• Lesetext
((

Ein Vorzug des Buches liegt darin, dass trotz der Breite des analysierten Materials auch einzelne Schicksale deutlich werden. In einer "Rasseprüfung" konnte es um Besitz und wirtschaftliche Stellung der Geprüften gehen: Sie entschied zum Beispiel, ob eine Umsiedlerfamilie aus Lettland oder aus Bessarabien das Recht bekam, selbstständig einen Hof zu betreiben oder ob die Angehörigen der Familie als "minderwertig" eingestuft und deshalb als landwirtschaftliche Arbeiter nach Deutschland geschickt wurden. Es konnte aber auch um Leben und Tod gehen, zum Beispiel bei den Kindern der ermordeten Einwohner von Lidice und Lezaky, die nach der "rassischen Auslese" entweder zur "Eindeutschung" ins "Altreich" kamen oder aber im Gas erstickt wurden. Auch ausländische Zwangsarbeiter, die eine sexuelle Beziehung mit einer deutschen Frau gehabt hatten, wurden je nach "rassischer Wertung" entweder hingerichtet oder am Leben gelassen (was dann auch die Aussicht auf Heirat mit ihrer deutschen Partnerin bedeuten konnte). Wie Prüfer und Geprüfte den Moment der Begegnung erlebten - ob etwa die "Prüfung" als flüchtiger Blick oder lang ausgedehnte Prozedur stattfand, was die Gemusterten davon (und von den Konsequenzen) im Voraus ahnten und wussten - wäre vielleicht noch weiterer Überlegungen wert. Auch über die zeitgenössischen Fotos, die im Buch abgedruckt sind (zum Beispiel die von einer "volksdeutschen" Umsiedlerfamilie während ihrer "Durchschleusung"), wäre vielleicht mehr zu sagen gewesen, wie auch generell zur Praxis und Bedeutung des Fotografierens bei der "rassischen Auslese". Interessant und wichtig ist auf jeden Fall Heinemanns Gedanke, dass die Prüfer - als SS-Mitglieder - eine solche Prüfung selbst "am eigenen Leib" erlebt hatten und dass sie vielleicht deshalb um so unerbittlicher im Umgang mit anderen waren.

))

• Schriftliche Aufgabe A
Beantworte diese Fragen zum Lesetext:
(i) Wohin wurden die Angehörigen einer Umsiedlerfamilie geschickt, die als „minderwertig“ eingestuft wurden?
(ii) Was konnte mit ausländischen Zwangsarbeitern geschehen, die eine sexuelle Beziehung mit einer deutschen Frau gehabt hatten?
(iii) Welcher Organisation gehörten die Prüfer laut Heinemanns Gedanken an?
• Schriftliche Aufgabe B
Übersetze diesen Satz aus dem Lesetext ins Englische: „Ein Vorzug des Buches liegt darin, dass trotz der Breite des analysierten Materials auch einzelne Schicksale deutlich werden.“
• Schriftliche Aufgabe C
Schreib den Lesetext über die Rasseprüfungen nach seinem letzten Satz weiter.
Die Datensätze werden hier nicht gebraucht.

• Vorliegende Daten

((

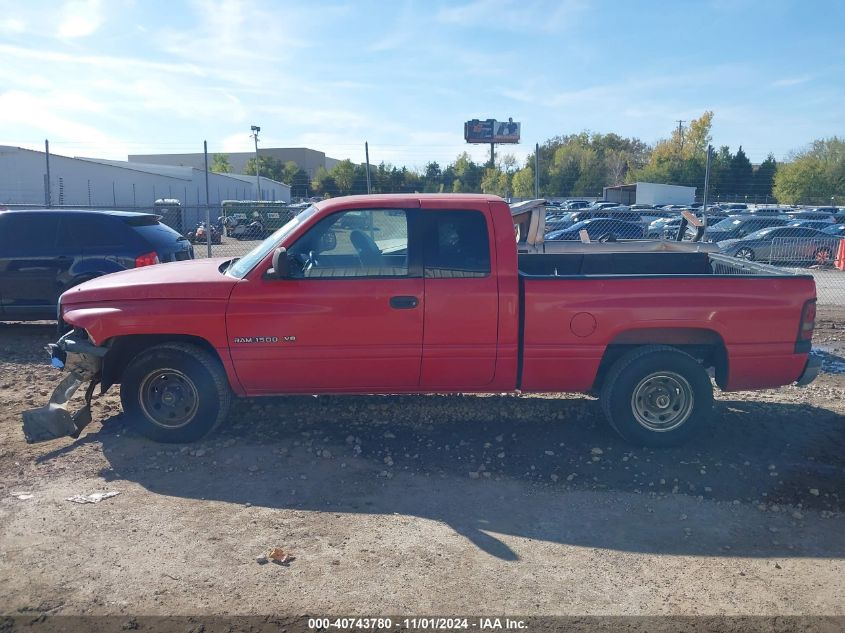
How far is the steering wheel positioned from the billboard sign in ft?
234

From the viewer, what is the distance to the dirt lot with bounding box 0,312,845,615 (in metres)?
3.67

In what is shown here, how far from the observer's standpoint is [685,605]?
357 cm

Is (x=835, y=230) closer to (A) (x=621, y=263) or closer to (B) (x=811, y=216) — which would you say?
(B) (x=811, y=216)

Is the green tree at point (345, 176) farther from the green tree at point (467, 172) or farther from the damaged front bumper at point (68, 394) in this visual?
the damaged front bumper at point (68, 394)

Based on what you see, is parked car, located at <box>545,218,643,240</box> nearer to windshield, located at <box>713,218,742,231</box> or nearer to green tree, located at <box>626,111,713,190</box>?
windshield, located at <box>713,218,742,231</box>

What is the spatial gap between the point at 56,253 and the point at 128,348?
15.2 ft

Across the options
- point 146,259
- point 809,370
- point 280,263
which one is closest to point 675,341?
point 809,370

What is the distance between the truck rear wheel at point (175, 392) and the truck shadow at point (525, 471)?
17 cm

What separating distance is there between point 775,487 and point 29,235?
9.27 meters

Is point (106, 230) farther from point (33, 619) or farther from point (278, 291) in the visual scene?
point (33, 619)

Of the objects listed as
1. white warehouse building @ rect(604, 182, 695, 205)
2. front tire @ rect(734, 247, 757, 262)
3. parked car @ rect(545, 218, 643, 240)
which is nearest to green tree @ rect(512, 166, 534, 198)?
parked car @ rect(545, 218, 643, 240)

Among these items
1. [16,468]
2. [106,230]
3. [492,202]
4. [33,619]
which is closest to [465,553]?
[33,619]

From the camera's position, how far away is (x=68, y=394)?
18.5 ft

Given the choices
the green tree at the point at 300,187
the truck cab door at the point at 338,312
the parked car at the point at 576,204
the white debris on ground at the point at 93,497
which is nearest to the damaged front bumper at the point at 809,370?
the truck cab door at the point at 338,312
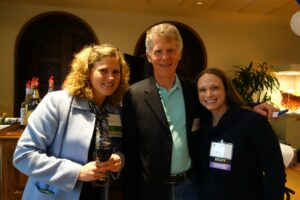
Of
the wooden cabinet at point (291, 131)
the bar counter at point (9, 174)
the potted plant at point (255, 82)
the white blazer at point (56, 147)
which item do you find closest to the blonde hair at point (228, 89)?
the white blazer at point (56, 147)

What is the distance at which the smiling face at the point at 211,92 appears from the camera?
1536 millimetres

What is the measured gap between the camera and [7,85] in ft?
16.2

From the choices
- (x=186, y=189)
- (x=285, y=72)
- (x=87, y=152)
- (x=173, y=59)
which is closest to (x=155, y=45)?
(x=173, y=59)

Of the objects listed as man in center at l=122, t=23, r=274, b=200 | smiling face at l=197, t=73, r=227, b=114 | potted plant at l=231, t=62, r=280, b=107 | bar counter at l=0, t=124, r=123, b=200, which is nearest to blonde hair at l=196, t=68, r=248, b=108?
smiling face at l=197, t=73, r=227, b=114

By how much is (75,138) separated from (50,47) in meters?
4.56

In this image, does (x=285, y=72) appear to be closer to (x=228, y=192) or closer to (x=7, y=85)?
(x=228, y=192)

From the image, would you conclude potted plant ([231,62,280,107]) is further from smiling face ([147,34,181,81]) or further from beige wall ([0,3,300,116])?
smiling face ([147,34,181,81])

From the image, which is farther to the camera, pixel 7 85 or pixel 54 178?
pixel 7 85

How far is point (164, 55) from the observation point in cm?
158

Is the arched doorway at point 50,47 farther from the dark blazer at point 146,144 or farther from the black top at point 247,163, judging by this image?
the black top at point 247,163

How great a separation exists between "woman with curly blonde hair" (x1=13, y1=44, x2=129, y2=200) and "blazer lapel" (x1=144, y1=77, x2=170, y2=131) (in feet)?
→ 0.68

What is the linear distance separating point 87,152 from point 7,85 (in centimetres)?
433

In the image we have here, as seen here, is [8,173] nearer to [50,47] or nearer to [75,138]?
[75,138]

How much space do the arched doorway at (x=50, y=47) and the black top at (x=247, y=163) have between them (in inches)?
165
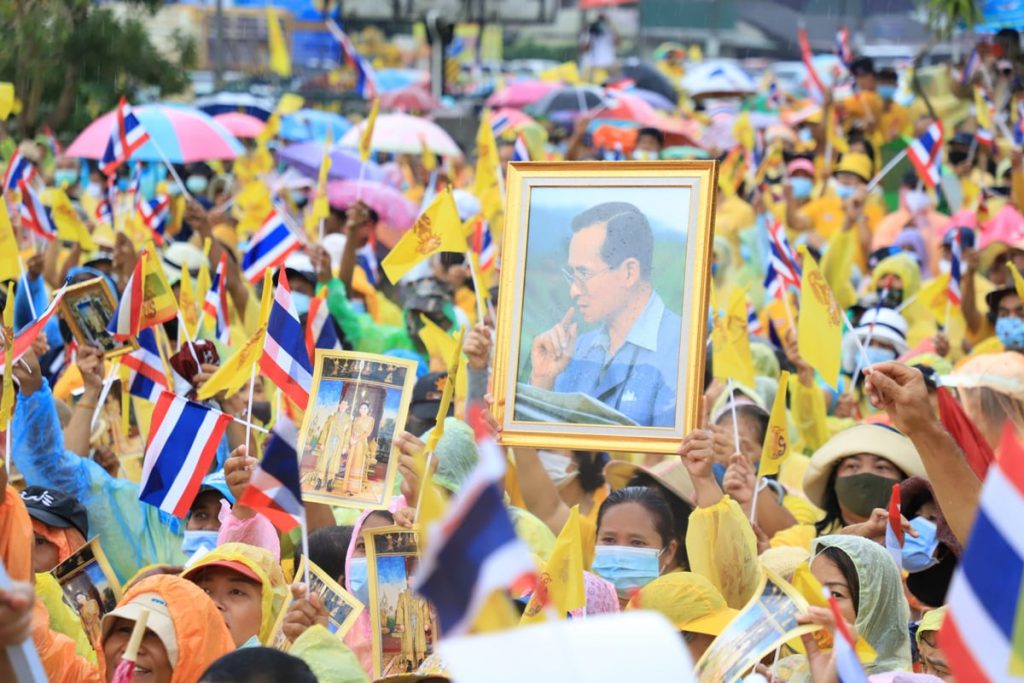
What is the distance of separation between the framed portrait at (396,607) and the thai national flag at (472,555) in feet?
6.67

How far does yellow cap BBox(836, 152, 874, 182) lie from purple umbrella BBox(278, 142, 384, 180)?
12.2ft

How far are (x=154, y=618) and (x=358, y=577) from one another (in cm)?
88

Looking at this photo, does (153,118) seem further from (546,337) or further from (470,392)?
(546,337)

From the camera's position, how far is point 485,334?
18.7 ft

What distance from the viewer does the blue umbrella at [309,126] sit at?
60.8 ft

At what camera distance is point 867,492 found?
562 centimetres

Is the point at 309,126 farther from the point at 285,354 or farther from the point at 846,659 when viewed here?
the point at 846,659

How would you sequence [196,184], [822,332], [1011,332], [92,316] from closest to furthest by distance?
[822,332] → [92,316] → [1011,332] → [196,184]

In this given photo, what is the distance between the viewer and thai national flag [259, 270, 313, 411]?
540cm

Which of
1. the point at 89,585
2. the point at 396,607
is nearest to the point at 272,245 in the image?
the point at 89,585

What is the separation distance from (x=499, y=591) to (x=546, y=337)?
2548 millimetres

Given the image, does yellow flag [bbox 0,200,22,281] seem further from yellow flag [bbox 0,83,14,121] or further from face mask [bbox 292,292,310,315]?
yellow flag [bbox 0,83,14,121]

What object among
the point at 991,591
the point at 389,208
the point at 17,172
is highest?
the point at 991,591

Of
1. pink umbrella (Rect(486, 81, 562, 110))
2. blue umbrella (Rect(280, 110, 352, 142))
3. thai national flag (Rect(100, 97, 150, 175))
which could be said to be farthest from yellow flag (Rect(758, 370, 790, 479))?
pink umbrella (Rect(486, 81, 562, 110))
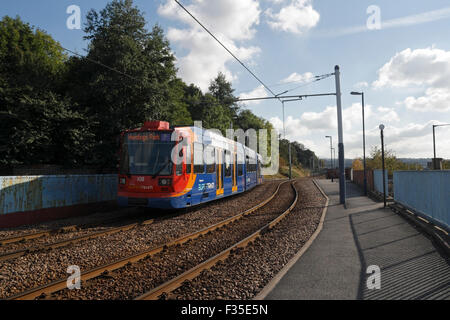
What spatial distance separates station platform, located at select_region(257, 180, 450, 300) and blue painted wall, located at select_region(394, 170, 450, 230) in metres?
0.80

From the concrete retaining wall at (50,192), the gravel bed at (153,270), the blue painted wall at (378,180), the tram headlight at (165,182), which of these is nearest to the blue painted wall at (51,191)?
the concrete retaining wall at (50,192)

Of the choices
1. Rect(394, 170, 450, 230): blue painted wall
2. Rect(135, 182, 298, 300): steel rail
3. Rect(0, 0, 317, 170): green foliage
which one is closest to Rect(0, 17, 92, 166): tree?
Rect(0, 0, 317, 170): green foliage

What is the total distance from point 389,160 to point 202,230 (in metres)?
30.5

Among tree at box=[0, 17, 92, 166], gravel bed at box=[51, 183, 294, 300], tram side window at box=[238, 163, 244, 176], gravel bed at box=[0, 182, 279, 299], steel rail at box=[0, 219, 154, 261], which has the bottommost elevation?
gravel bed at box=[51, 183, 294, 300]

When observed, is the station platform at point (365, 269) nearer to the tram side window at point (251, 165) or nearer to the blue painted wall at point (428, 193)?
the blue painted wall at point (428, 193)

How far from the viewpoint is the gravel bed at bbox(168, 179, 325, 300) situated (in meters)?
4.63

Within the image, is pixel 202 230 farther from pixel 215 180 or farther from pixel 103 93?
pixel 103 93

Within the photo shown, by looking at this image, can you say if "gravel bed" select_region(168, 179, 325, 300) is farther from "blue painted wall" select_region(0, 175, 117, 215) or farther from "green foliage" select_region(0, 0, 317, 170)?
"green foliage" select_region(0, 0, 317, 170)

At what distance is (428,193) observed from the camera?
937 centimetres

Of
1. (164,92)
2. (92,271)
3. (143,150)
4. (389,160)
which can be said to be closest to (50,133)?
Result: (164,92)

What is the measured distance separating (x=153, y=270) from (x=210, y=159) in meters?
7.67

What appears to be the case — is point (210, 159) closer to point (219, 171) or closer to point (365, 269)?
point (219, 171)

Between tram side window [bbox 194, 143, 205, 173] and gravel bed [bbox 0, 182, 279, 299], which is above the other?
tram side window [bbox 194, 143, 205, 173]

))

• Ergebnis A
(i) Sie wurden als landwirtschaftliche Arbeiter nach Deutschland geschickt.
(ii) Sie wurden je nach „rassischer Wertung“ entweder hingerichtet oder am Leben gelassen.
(iii) Der SS.

• Ergebnis B
One strength of the book is that, despite the breadth of the material analyzed, individual fates also become clear.

• Ergebnis C
Heinemann zeigt, dass der Krieg den "Rasseexperten" als Chance erschien, die Grundlagen für ein neues, rassisch "gereinigtes" Europa zu schaffen, zugleich aber auch als Auftrag, den gewaltsamen "Reinigungsprozess" zu beschleunigen. Effiziente Kriegsführung war für die RuSHA-Mitarbeiter hingegen kein übergeordnet wichtiges Ziel. Die "Auslese", die "deutsches Blut" von "nichtdeutschem" trennen sollte (und dabei zahllose und mutierbare Varianten des "Deutschtums" schuf), diente deshalb weder der Kriegswirtschaft, noch stabilisierte sie die nationalsozialistische Herrschaft. Schließlich diente die Vision des nach "rassischen Prinzipien" neu geordneten Europas zunehmend auch "als utopischer Gegenentwurf zur immer desolateren Realität an den Fronten" (607).

Insgesamt verbindet Heinemanns Studie gründliche Recherche und schlüssige Argumentation. Sie bietet ebenso überzeugende wie weiterführende Einsichten in die nationalsozialistische Rassenpolitik, in die Karrieren und Verhaltensweisen der "Rasseexperten" und in die Schicksale ihrer Opfer. Das Buch verdient es, von allen gelesen zu werden, die sich mit der Geschichte des Nationalsozialismus im Krieg beschäftigen.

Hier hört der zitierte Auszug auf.